Saved data entries:
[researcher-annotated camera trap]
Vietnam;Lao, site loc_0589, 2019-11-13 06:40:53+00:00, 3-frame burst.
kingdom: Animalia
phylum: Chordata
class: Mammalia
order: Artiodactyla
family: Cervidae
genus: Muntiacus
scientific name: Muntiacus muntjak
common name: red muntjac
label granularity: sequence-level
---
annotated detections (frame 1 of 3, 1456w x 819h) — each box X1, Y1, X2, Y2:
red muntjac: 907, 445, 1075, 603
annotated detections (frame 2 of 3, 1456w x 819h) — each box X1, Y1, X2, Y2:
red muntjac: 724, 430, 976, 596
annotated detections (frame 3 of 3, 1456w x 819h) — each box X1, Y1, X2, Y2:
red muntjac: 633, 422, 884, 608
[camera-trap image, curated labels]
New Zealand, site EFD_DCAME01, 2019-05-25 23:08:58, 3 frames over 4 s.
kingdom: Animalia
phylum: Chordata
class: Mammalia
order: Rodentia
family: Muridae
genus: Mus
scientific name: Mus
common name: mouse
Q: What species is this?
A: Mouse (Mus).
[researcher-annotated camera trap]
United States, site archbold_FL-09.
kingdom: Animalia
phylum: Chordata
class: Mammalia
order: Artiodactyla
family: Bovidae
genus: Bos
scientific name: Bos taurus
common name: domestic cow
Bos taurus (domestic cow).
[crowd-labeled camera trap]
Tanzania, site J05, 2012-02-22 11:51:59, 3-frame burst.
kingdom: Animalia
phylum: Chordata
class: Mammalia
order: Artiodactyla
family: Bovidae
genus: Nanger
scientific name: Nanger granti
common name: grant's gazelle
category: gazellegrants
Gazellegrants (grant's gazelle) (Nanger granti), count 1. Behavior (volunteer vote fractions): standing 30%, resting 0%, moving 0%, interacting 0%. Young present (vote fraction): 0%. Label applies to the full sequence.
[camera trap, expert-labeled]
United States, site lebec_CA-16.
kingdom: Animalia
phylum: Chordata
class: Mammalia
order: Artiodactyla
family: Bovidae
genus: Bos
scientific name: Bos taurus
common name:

▶ _What is expected_
Exactly and exclusively, repeat the lines from the line that contains "Q: What species is this?" through the end of the records, both ends included.

▶ _Answer to this problem_
Q: What species is this?
A: Mouse (Mus).
[researcher-annotated camera trap]
United States, site archbold_FL-09.
kingdom: Animalia
phylum: Chordata
class: Mammalia
order: Artiodactyla
family: Bovidae
genus: Bos
scientific name: Bos taurus
common name: domestic cow
Bos taurus (domestic cow).
[crowd-labeled camera trap]
Tanzania, site J05, 2012-02-22 11:51:59, 3-frame burst.
kingdom: Animalia
phylum: Chordata
class: Mammalia
order: Artiodactyla
family: Bovidae
genus: Nanger
scientific name: Nanger granti
common name: grant's gazelle
category: gazellegrants
Gazellegrants (grant's gazelle) (Nanger granti), count 1. Behavior (volunteer vote fractions): standing 30%, resting 0%, moving 0%, interacting 0%. Young present (vote fraction): 0%. Label applies to the full sequence.
[camera trap, expert-labeled]
United States, site lebec_CA-16.
kingdom: Animalia
phylum: Chordata
class: Mammalia
order: Artiodactyla
family: Bovidae
genus: Bos
scientific name: Bos taurus
common name:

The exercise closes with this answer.